What is the shortest distance between two opposite points (two vertices separated by 2R) in the surface of a regular icosahedron? The regular icosahedron's edges are 1ft in length.

(In reply to re: Solution (details) by Brian Wainscott)

I don't think the intent was finding the distance along the surface. I interpreted the "...in the surface" phrase to refer just to the "opposite points in the surface", and the distance as being the distance in space (the 2R, representing twice the radius of the circumscribing sphere).

As such, I got:

Project the icosahedron outward to its circumscribing sphere, of radius R. Consider one spherical triangle face. The great circle arc of one side of this spherical triangle subtends a chord which is one edge of the icosahedron.
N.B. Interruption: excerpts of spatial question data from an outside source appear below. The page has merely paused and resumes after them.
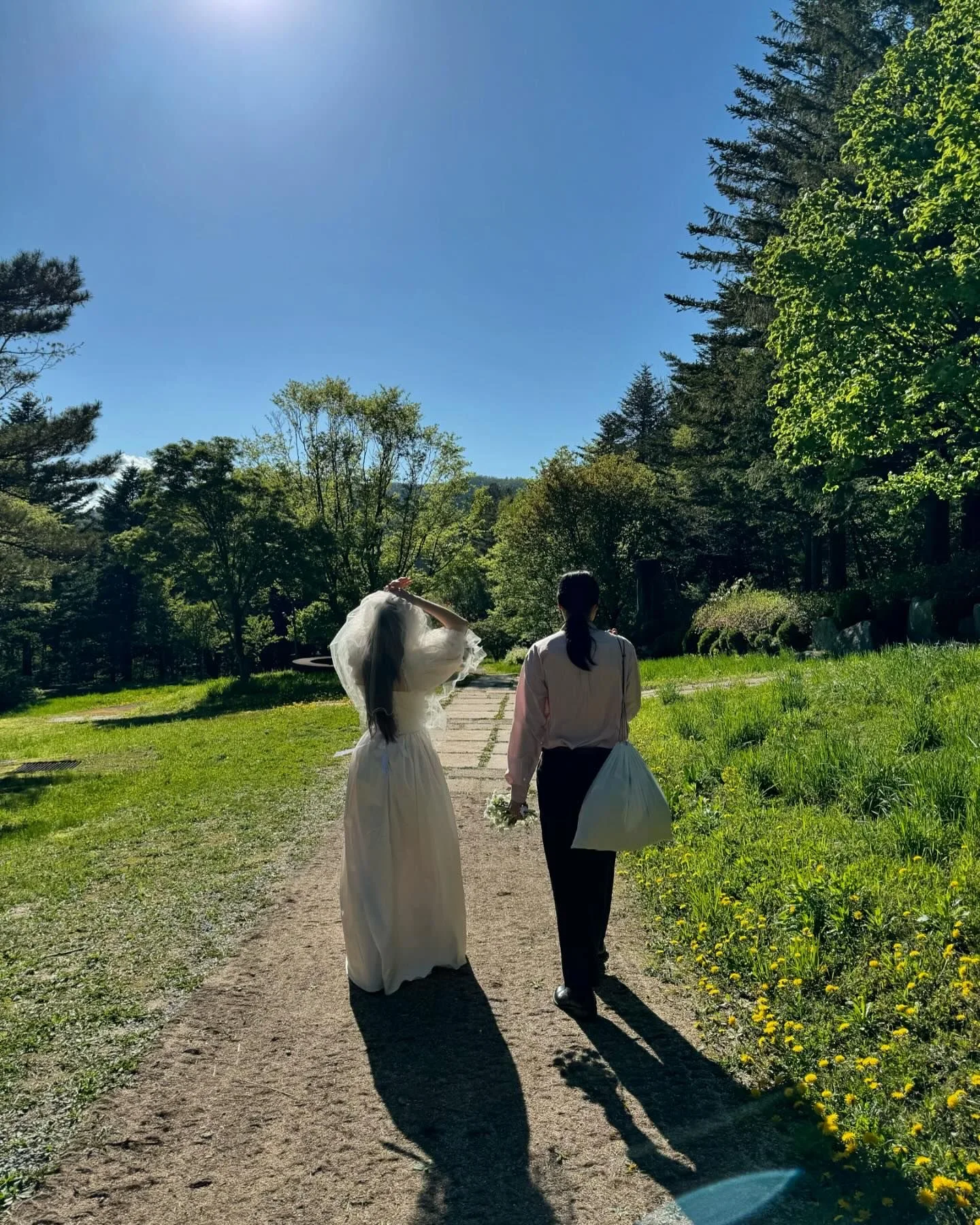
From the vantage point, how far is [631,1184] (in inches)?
94.0

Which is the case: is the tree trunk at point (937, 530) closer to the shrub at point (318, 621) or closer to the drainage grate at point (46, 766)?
the shrub at point (318, 621)

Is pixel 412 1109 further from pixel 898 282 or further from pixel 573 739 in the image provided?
pixel 898 282

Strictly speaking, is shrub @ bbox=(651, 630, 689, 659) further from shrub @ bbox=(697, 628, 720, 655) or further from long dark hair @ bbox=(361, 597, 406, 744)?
long dark hair @ bbox=(361, 597, 406, 744)

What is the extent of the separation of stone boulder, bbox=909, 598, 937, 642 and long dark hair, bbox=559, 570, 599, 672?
1059cm

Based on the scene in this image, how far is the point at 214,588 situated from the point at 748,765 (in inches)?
709

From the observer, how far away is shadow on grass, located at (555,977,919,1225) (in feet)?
7.38

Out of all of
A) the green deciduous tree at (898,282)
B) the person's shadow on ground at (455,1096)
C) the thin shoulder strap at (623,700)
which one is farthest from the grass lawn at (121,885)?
the green deciduous tree at (898,282)

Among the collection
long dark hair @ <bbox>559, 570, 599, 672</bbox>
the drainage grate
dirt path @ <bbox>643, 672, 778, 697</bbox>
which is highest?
long dark hair @ <bbox>559, 570, 599, 672</bbox>

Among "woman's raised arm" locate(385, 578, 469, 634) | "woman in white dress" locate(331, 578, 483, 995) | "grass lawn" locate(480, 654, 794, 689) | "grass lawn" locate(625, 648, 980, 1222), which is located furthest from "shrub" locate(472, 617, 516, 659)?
"woman in white dress" locate(331, 578, 483, 995)

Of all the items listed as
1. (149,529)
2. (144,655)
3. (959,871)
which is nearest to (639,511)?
(149,529)

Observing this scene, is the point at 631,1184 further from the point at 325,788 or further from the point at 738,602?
the point at 738,602

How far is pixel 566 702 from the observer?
11.4ft

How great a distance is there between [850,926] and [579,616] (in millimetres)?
1895

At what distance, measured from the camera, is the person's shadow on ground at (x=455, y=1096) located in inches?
92.0
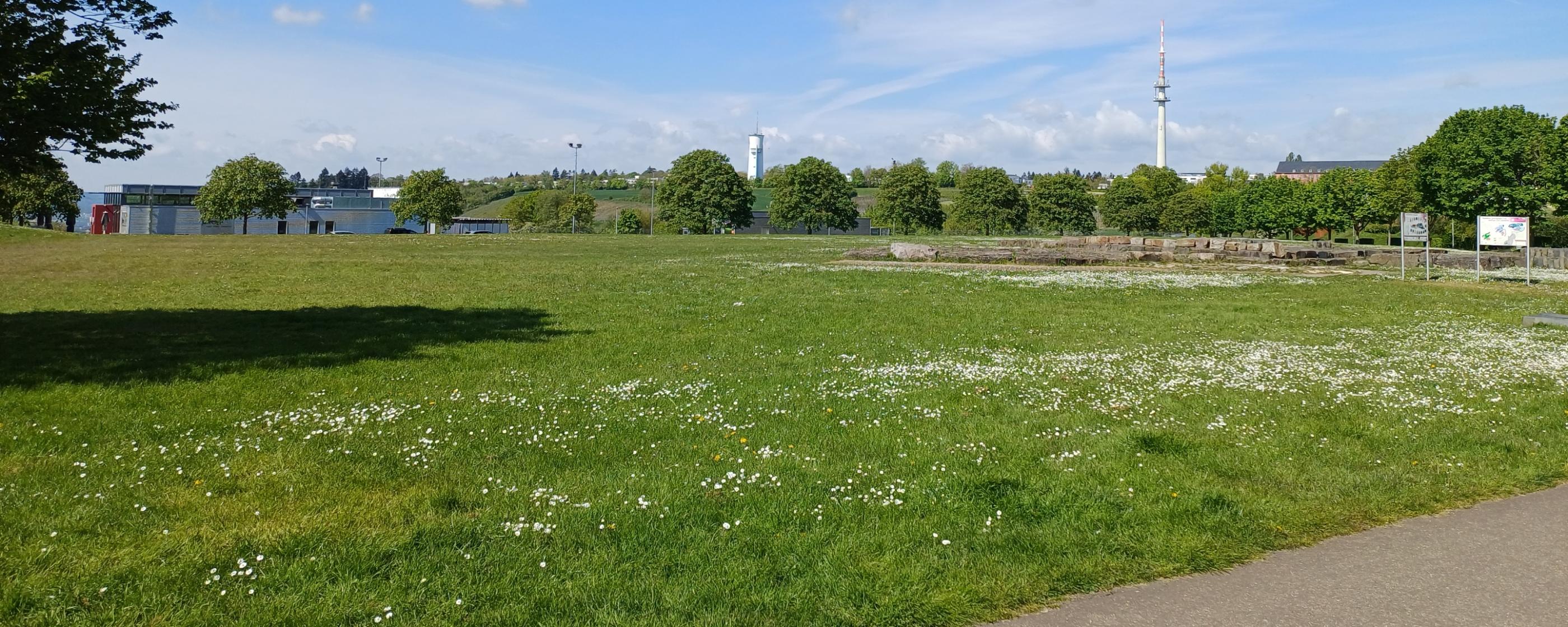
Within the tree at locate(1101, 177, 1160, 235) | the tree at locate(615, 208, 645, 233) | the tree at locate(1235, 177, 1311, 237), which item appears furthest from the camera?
the tree at locate(615, 208, 645, 233)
Each corner angle of this spherical triangle is 72 degrees, as five fit together to completely surround each vertex of the icosahedron.

Then we use the law of cosines for spherical triangle, for angles:

cos 72 = -cos²72 + sin²72 cos S,
where S is the side length sought.

This solves to S=63.424948... degrees.

The chord for the arc has length 2Rsin(S/2), or R*1.051462224238267... Since we are given that the length of the chord (the edge of the icosahedron) is 1 foot, 1 = R * 1.051462224238267, so R=1/1.051462224238267 and 2R=1.902113032590307... feet.

As SilverKnight has said, it's quite similar to the soccer ball problem.

Posted by Charlie on 2003-12-10 15:57:25